14. I understand that the Administrator will have the power to interpret the Plan and this Agreement and to adopt such rules for the administration, interpretation and application of the Plan as are consistent therewith and to interpret or revoke any such rules. All actions taken and all interpretations and determinations made by the Administrator in good faith will be final and binding upon me, the Company and all other interested persons. No member of the Administrator will be personally liable for any action, determination or interpretation made in good faith with respect to the Plan or this Agreement.
15. I understand that the Company may, in its sole discretion, decide to deliver any documents related to the Plan by electronic means or request my consent to participate in the Plan by electronic means. I hereby consent to receive such documents by electronic delivery and agree to participate in the Plan through any on-line or electronic system established and maintained by the Company or another third party designated by the Company.
16. I understand that in the event that any provision in this Agreement will be held invalid or unenforceable, such provision will be severable from, and such invalidity or unenforceability will not be construed to have any effect on, the remaining provisions of this Agreement.
17. I understand that this Agreement shall be governed by the laws of the State of California, without giving effect to the conflict of law principles thereof.

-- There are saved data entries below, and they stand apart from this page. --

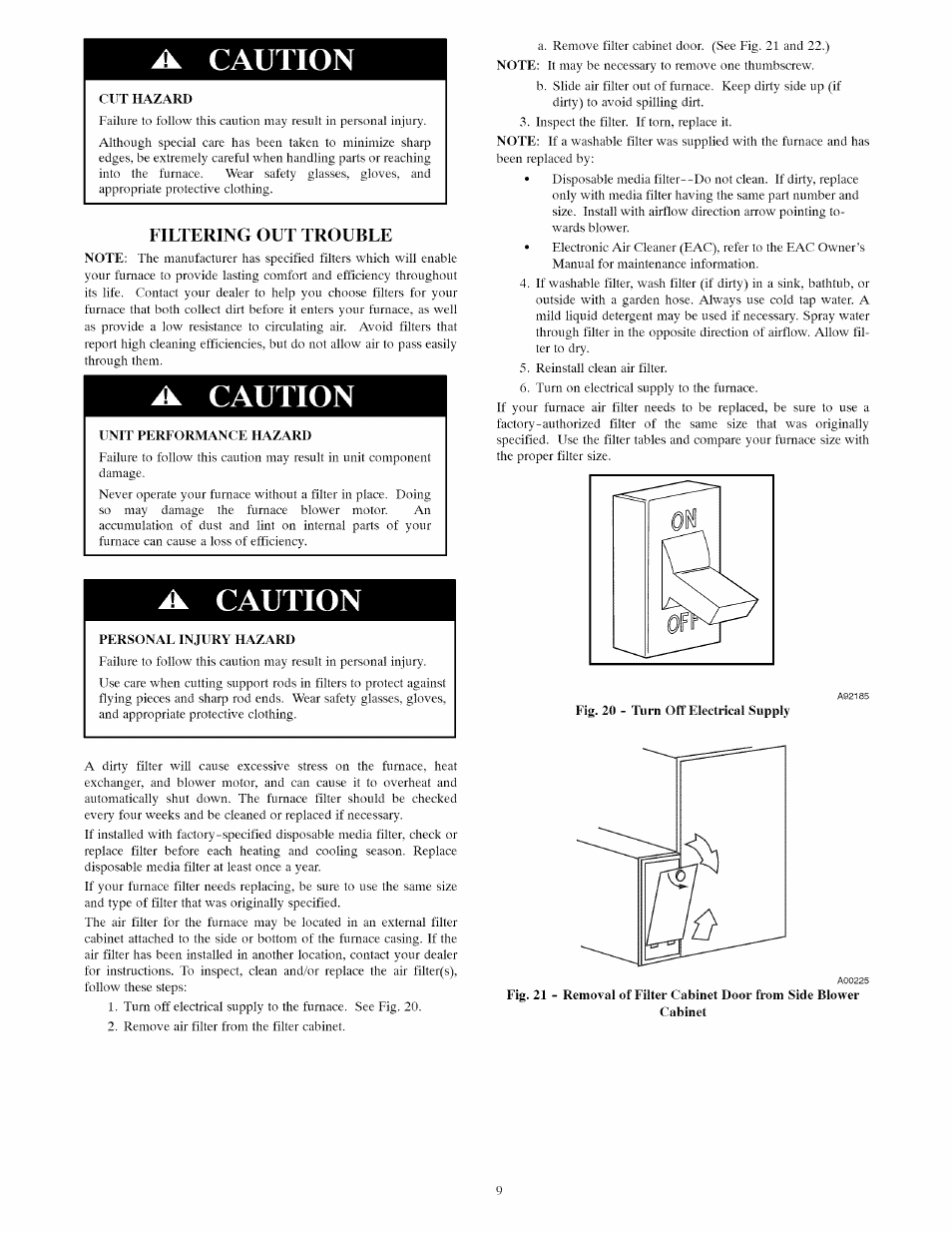 CAUTION

CUT HAZARD

Failure to follow this caution may result in personal injury.

Although special care has been taken to minimize sharp edges, be extremely careful when handling parts or reaching into the furnace. Wear safety glasses, gloves, and appropriate protective clothing.

FILTERING OUT TROUBLE

NOTE: The manufacturer has specified filters which will enable your furnace to provide lasting comfort and efficiency throughout its life. Contact your dealer to help you choose filters for your furnace that both collect dirt before it enters your furnace, as well as provide a low resistance to circulating air. Avoid filters that report high cleaning efficiencies, but do not allow air to pass easily through them.

CAUTION

UNIT PERFORMANCE HAZARD

Failure to follow this caution may result in unit component damage.

Never operate your furnace without a filter in place. Doing so may damage the furnace blower motor. An accumulation of dust and lint on internal parts of your furnace can cause a loss of efficiency.

CAUTION

PERSONAL INJURY HAZARD

Failure to follow this caution may result in personal injury.

Use care when cutting support rods in filters to protect against flying pieces and sharp rod ends. Wear safety glasses, gloves, and appropriate protective clothing.

A dirty filter will cause excessive stress on the furnace, heat exchanger, and blower motor, and can cause it to overheat and automatically shut down. The furnace filter should be checked every four weeks and be cleaned or replaced if necessary.

If installed with factory-specified disposable media filter, check or replace filter before each heating and cooling season. Replace disposable media filter at least once a year.

If your furnace filter needs replacing, be sure to use the same size and type of filter that was originally specified.

The air filter for the furnace may be located in an external filter cabinet attached to the side or bottom of the furnace casing. If the air filter has been installed in another location, contact your dealer for instructions. To inspect, clean and/or replace the air filter(s), follow these steps:

1. Turn off electrical supply to the furnace. See Fig. 20.
2. Remove air filter from the filter cabinet.

a. Remove filter cabinet door. (See Fig. 21 and 22.)

NOTE: It may be necessary to remove one thumbscrew.

b. Slide air filter out of furnace. Keep dirty side up (if dirty) to avoid spilling dirt.

3. Inspect the filter. If torn, replace it.

NOTE: If a washable filter was supplied with the furnace and has been replaced by:

• Disposable media filter--Do not clean. If dirty, replace only with media filter having the same part number and size. Install with airflow direction arrow pointing towards blower.
• Electronic Air Cleaner (EAC), refer to the EAC Owner's Manual for maintenance information.

4. If washable filter, wash filter (if dirty) in a sink, bathtub, or outside with a garden hose. Always use cold tap water. A mild liquid detergent may be used if necessary. Spray water through filter in the opposite direction of airflow. Allow filter to dry.
5. Reinstall clean air filter.
6. Turn on electrical supply to the furnace.

If your furnace air filter needs to be replaced, be sure to use a factory-authorized filter of the same size that was originally specified. Use the filter tables and compare your furnace size with the proper filter size.

ON
OFF

A92185

Fig. 20 - Turn Off Electrical Supply

A00225

Fig. 21 - Removal of Filter Cabinet Door from Side Blower Cabinet

9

For purposes of litigating any dispute that arises under this Agreement, the parties hereby submit to and consent to the jurisdiction of the State of California, and agree that such litigation shall be conducted in the courts of Santa Clara County, California, or the federal courts for the United States for the Northern District of California, and no other courts, where the option to purchase shares of Common Stock is made and/or to be performed.
18. The Company reserves the right to impose other requirements on my participation in the Plan to the extent the Company determines it is necessary or advisable to comply with local law or facilitate the administration of the Plan, and to require me to sign any additional agreements or undertakings that may be necessary to accomplish the foregoing.
19. I hereby agree to be bound by the terms of the Plan. The effectiveness of this Agreement is dependent upon my eligibility to participate in the Plan.
20. I UNDERSTAND THAT THIS AGREEMENT WILL REMAIN IN EFFECT THROUGHOUT SUCCESSIVE OFFERING PERIODS UNLESS TERMINATED BY ME.